Terlepas dari alasan di balik perjalanan migrasi mereka, sebagian besar dari 4.785 migran dan pengungsi yang disurvei untuk penelitian ini – 75% – mengalami beberapa bentuk pelecehan dalam perjalanan.

“Agen dimaksudkan untuk menganiaya Anda,” kata seorang pria Rohingya. “Itulah hukum yang menjadi pedoman hidup para agen.”

65% migran dan pengungsi yang diselundupkan mengalami kekerasan fisik yang dilakukan oleh militer, polisi, penyelundup, penjaga perbatasan atau kelompok kriminal. 11% perempuan dan 6% laki-laki mengalami pelecehan seksual, sementara 9% laki-laki dan 6% perempuan menyaksikan kematian.

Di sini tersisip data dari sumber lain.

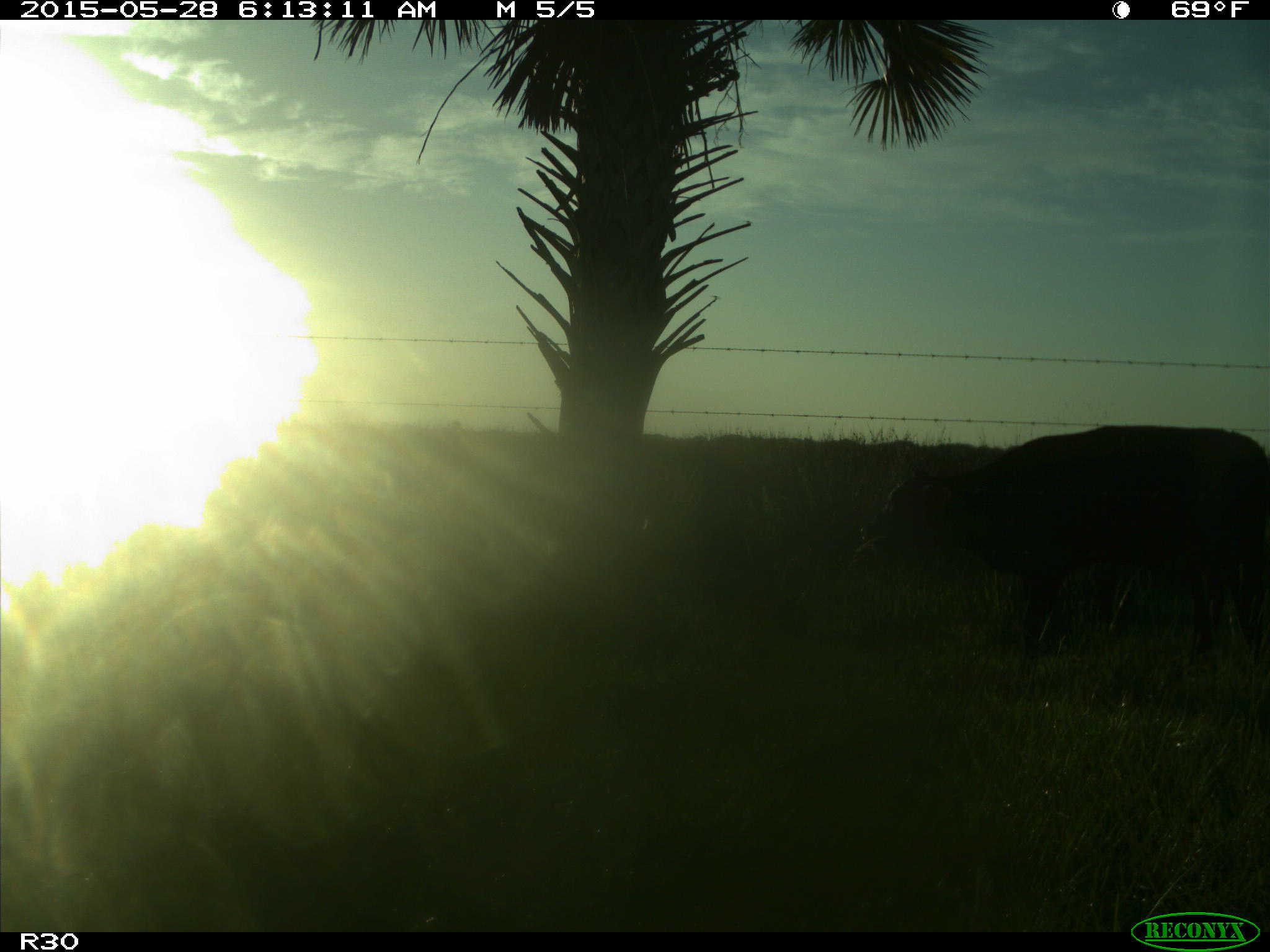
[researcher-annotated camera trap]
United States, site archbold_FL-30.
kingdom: Animalia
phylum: Chordata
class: Mammalia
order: Artiodactyla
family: Bovidae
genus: Bos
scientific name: Bos taurus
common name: domestic cow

“Perjalanannya menakutkan,” aku Lian*, seorang pria Chin berusia 19 tahun dari Myanmar, menceritakan perjalanannya selama delapan hari dari Yangon ke Kuala Lumpur. “Kami hanya melakukan perjalanan pada malam hari. Kami tidak dapat menggunakan lampu apa pun dan hanya mengikuti orang di depan kami tanpa mengetahui apa yang akan terjadi. Terkadang, orang tersesat.”

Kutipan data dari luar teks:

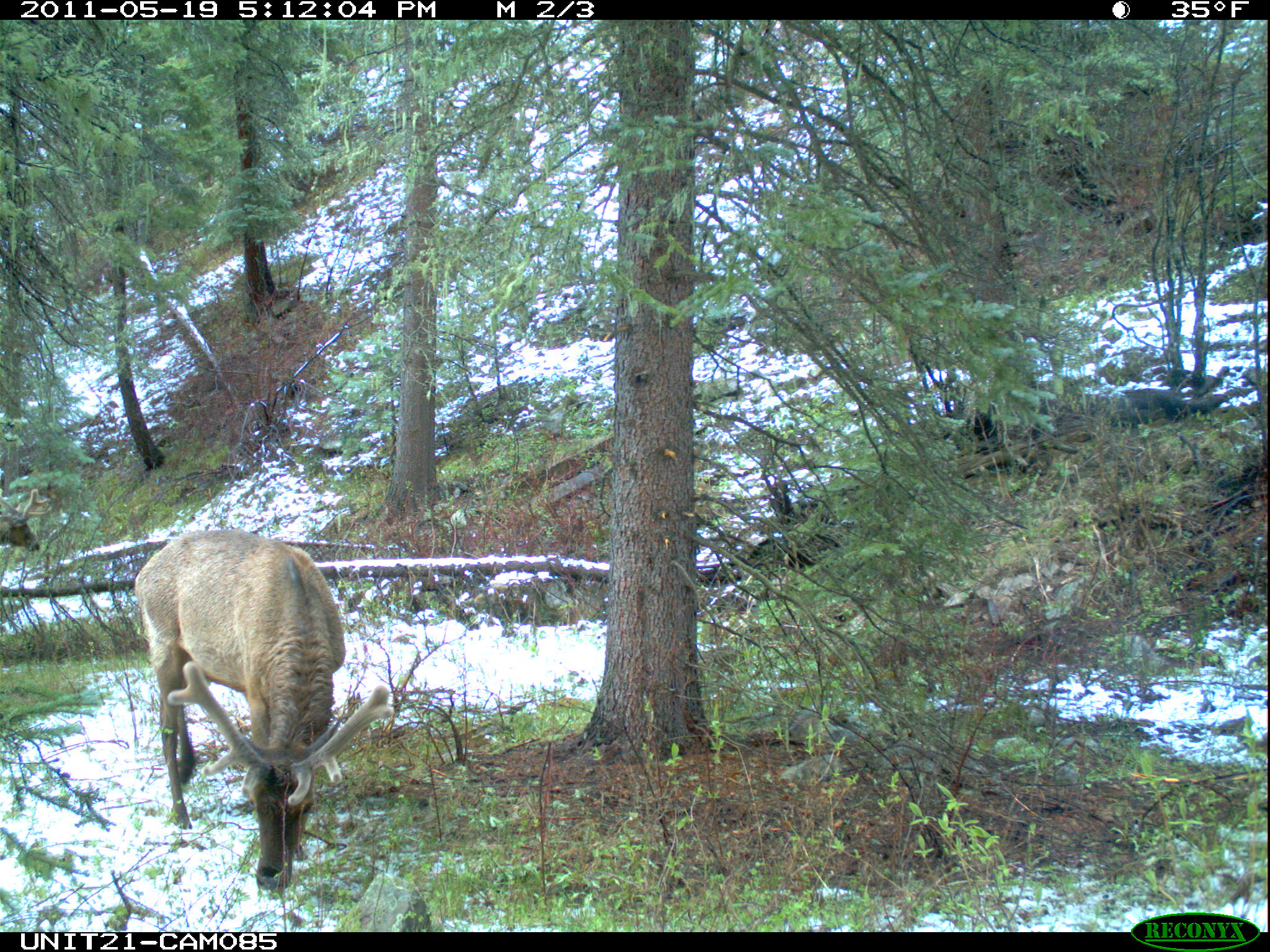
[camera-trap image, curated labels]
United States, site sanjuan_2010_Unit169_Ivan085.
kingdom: Animalia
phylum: Chordata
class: Mammalia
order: Artiodactyla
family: Cervidae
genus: Cervus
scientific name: Cervus elaphus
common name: red deer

“Sangat sulit bagi saya untuk bertahan hidup di pegunungan,” kata Aung*, seorang perempuan berusia 19 tahun dari Myanmar yang menceritakan perjalanannya ke Thailand. “Saya mendengar beberapa suara tembakan, dan ada desas-desus tentang pihak berwenang yang mencari pelintas perbatasan ilegal. Meskipun saya banyak akal, saya masih menghadapi kesulitan dalam mendapatkan cukup makanan dan air. Mendaki gunung juga sangat menantang; menakutkan karena ada risiko terjatuh.”

SEBUAH HARGA YANG LAYAK DIBAYAR?

Namun hampir setengah (48%) dari migran dan pengungsi selundupan yang disurvei mengatakan bahwa mereka akan tetap melakukan perjalanan tersebut, karena mengetahui apa yang mereka lakukan sekarang mengenai kondisi yang ada; 40% mengatakan mereka tidak akan melakukannya, sementara 12% ragu-ragu.

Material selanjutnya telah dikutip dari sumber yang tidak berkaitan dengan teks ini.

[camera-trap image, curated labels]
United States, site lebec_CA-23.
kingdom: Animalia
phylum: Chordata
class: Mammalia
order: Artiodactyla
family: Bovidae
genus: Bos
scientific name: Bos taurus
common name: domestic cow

Hal ini merupakan bukti betapa besarnya permintaan akan penyelundupan migran di kawasan ini, tekad untuk melakukan perjalanan dengan segala cara – dan keuntungan yang dapat diperoleh dari industri gelap ini.

Studi penelitian lengkap, termasuk peta dan grafik interaktif dan statis, infografis, studi kasus dan metodologi penelitian, dapat diakses di sini . Observatorium ini merupakan sumber pengetahuan utama UNODC untuk mengembangkan basis bukti penyelundupan migran, sebagai layanan bagi Negara-negara Anggota untuk menginformasikan tanggapan mereka terhadap penyelundupan guna memerangi kejahatan penyelundupan migran dan untuk melindungi hak-hak migran yang diselundupkan.